● **Instructions for the task**
Starting at the line that has "Tell me how" and continuing through the end of the data below, copy those lines again with "exposed rock face" substituted by "bare cliff", leaving everything else unchanged.

-- START OF Items --

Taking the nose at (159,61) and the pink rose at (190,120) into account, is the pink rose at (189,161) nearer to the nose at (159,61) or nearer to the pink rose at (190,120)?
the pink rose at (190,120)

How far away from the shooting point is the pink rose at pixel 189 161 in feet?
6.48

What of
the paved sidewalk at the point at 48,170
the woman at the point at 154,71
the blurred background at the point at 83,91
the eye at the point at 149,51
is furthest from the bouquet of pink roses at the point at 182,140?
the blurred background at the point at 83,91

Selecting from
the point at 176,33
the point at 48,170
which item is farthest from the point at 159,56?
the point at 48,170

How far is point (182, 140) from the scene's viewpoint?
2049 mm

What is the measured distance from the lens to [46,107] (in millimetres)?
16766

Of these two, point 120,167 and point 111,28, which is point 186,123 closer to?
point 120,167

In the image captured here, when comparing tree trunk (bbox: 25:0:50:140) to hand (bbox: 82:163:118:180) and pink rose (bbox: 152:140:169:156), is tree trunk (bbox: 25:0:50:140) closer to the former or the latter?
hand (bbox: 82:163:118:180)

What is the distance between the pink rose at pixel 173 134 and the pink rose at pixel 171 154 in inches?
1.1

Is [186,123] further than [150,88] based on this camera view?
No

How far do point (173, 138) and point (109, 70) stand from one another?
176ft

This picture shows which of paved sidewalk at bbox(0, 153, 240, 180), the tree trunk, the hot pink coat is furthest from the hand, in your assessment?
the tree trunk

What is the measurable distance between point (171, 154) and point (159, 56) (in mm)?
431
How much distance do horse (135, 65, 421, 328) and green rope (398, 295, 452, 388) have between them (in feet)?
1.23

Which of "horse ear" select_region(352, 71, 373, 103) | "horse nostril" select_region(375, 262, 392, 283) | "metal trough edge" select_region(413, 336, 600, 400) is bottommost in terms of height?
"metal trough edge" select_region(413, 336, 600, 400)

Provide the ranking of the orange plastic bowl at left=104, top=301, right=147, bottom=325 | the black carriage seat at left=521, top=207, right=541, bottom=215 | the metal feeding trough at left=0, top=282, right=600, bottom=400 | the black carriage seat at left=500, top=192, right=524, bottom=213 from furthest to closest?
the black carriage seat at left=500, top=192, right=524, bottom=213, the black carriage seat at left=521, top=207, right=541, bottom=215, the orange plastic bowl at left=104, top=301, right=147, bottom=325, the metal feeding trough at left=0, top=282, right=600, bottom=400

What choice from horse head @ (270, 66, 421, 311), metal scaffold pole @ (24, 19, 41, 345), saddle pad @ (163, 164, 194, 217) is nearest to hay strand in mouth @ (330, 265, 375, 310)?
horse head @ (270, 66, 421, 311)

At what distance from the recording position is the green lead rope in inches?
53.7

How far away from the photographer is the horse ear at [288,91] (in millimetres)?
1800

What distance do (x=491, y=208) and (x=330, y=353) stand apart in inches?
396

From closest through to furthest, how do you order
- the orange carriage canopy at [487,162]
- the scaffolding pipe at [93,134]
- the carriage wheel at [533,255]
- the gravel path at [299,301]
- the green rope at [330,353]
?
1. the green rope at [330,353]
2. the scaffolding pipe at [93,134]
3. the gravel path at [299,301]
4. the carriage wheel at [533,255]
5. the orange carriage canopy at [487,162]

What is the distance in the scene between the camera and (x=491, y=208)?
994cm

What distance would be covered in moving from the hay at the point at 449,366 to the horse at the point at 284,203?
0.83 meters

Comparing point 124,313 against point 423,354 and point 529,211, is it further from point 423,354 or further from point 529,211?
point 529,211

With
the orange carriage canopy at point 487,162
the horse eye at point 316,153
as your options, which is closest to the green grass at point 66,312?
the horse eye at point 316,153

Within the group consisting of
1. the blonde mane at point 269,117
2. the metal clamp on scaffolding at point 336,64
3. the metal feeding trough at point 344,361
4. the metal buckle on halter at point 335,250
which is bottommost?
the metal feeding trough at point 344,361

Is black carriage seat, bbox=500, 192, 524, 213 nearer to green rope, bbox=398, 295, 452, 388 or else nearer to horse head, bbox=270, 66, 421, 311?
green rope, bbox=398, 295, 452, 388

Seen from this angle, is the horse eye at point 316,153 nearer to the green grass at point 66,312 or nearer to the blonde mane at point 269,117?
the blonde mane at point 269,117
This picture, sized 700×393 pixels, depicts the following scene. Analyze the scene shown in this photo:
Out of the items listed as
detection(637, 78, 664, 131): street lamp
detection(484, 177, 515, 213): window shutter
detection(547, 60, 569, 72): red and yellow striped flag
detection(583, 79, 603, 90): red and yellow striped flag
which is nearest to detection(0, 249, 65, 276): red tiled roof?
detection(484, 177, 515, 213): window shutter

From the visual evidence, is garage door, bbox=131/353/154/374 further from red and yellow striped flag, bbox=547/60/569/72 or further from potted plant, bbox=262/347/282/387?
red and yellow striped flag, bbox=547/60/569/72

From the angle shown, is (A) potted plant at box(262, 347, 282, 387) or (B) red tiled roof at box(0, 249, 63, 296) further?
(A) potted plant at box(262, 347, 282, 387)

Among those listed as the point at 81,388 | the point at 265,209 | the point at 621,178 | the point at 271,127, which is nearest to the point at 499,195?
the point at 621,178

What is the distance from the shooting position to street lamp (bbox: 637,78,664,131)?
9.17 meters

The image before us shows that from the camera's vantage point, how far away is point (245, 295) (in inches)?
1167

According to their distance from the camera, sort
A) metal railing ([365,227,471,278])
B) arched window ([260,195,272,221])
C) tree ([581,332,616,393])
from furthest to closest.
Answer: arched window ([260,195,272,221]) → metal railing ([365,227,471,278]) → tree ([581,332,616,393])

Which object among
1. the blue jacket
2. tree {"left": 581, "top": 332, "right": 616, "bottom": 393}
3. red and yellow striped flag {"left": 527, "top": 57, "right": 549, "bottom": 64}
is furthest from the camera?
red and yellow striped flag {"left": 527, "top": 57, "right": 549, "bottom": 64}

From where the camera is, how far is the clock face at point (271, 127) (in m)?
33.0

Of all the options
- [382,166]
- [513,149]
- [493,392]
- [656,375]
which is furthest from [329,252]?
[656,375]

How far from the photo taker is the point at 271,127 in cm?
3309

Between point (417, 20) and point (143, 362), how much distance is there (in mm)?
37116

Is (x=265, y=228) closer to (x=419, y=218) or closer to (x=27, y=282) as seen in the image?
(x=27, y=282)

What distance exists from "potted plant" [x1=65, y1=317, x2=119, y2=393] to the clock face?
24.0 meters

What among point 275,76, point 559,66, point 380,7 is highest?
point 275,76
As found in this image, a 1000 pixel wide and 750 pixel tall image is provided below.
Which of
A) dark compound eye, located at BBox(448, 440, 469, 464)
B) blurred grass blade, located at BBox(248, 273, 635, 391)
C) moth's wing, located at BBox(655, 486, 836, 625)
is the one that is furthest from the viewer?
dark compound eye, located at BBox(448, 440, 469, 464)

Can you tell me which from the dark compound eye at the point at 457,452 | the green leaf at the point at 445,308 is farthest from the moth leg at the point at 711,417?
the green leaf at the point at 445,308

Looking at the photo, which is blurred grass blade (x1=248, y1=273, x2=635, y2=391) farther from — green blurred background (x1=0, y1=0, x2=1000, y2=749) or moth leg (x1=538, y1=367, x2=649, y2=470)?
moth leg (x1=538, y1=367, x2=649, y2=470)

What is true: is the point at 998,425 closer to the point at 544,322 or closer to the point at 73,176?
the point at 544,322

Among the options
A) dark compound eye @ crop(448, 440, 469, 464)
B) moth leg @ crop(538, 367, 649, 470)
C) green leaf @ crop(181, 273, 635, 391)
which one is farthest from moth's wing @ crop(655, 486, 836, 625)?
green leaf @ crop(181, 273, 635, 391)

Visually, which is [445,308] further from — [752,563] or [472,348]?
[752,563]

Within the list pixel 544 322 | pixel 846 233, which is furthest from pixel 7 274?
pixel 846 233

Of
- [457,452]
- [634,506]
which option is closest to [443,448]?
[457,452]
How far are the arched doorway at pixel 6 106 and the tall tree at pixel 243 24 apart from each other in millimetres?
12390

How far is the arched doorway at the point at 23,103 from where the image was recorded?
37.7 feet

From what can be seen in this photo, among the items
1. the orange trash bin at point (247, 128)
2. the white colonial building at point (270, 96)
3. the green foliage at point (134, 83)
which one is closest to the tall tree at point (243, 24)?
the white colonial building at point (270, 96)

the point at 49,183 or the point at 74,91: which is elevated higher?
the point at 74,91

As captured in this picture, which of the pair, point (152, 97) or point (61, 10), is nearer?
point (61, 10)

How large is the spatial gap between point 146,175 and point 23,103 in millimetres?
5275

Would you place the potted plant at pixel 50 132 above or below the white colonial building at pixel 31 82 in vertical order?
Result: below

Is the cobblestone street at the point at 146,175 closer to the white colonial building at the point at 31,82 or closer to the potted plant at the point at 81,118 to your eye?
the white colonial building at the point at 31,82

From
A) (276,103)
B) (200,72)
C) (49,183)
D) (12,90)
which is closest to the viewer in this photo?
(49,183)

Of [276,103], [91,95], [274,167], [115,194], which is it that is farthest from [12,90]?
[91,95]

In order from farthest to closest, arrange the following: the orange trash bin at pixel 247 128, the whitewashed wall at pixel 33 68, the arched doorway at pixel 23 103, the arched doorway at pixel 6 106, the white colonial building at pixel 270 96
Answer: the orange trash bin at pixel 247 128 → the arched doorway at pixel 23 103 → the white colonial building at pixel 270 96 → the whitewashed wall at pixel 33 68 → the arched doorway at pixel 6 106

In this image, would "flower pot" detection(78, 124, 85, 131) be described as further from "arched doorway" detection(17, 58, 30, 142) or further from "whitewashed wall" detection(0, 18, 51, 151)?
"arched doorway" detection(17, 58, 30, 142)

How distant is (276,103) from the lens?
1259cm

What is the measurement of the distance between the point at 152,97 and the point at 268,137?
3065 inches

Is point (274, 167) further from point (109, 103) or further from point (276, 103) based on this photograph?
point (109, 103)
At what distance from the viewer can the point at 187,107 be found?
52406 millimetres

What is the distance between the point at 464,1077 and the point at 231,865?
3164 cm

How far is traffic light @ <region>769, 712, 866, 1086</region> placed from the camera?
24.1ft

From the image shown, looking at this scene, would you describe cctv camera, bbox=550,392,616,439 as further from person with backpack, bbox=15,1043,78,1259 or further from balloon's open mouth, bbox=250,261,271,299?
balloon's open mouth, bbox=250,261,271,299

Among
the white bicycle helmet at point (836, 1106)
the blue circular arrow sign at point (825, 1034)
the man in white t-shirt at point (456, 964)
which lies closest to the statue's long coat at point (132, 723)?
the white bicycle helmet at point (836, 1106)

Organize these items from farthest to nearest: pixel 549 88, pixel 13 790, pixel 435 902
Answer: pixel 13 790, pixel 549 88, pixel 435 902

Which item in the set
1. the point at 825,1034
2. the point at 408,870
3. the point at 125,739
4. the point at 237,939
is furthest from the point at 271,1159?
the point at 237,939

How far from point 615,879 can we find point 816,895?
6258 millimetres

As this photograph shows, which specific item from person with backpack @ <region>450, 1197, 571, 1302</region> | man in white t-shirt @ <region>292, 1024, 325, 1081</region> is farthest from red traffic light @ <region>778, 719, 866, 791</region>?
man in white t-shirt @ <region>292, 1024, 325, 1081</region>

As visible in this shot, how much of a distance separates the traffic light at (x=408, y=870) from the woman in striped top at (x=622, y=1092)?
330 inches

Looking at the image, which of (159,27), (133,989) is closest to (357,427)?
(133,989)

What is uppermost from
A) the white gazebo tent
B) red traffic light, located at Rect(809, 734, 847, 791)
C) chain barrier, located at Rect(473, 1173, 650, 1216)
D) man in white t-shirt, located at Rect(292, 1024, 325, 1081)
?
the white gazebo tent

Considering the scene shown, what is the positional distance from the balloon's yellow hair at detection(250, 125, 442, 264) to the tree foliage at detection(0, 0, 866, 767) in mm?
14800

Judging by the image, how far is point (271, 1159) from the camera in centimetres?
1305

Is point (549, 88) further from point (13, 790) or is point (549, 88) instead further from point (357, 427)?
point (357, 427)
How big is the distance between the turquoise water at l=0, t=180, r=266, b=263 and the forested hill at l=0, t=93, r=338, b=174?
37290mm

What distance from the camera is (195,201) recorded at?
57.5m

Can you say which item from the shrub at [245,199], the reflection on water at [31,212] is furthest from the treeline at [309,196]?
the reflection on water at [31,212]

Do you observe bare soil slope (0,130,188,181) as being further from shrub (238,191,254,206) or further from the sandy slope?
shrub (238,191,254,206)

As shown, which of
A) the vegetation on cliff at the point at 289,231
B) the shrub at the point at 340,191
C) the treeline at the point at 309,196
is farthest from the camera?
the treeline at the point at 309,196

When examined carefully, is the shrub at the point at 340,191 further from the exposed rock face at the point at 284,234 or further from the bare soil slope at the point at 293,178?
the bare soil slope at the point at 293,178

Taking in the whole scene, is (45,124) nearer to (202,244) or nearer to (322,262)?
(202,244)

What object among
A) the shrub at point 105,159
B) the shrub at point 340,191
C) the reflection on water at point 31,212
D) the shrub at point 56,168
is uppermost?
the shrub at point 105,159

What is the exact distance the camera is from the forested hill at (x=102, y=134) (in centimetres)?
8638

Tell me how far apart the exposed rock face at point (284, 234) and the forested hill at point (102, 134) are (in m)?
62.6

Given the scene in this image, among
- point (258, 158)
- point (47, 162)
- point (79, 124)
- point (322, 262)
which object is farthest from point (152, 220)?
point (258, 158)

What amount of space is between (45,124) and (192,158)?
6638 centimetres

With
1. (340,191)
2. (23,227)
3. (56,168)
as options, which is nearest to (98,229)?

-- END OF Items --

● **Response below**
Tell me how far apart the bare cliff at point (284, 234) and the forested hill at point (102, 134) are (in m)?
62.6

Given the scene in this image, among
- point (258, 158)
- point (47, 162)
- point (79, 124)
- point (322, 262)
which object is farthest from point (152, 220)?
point (258, 158)

What amount of space is between (45,124) and (192,158)?
6638 centimetres

With
1. (340,191)
2. (23,227)
3. (56,168)
as options, which is nearest to (98,229)?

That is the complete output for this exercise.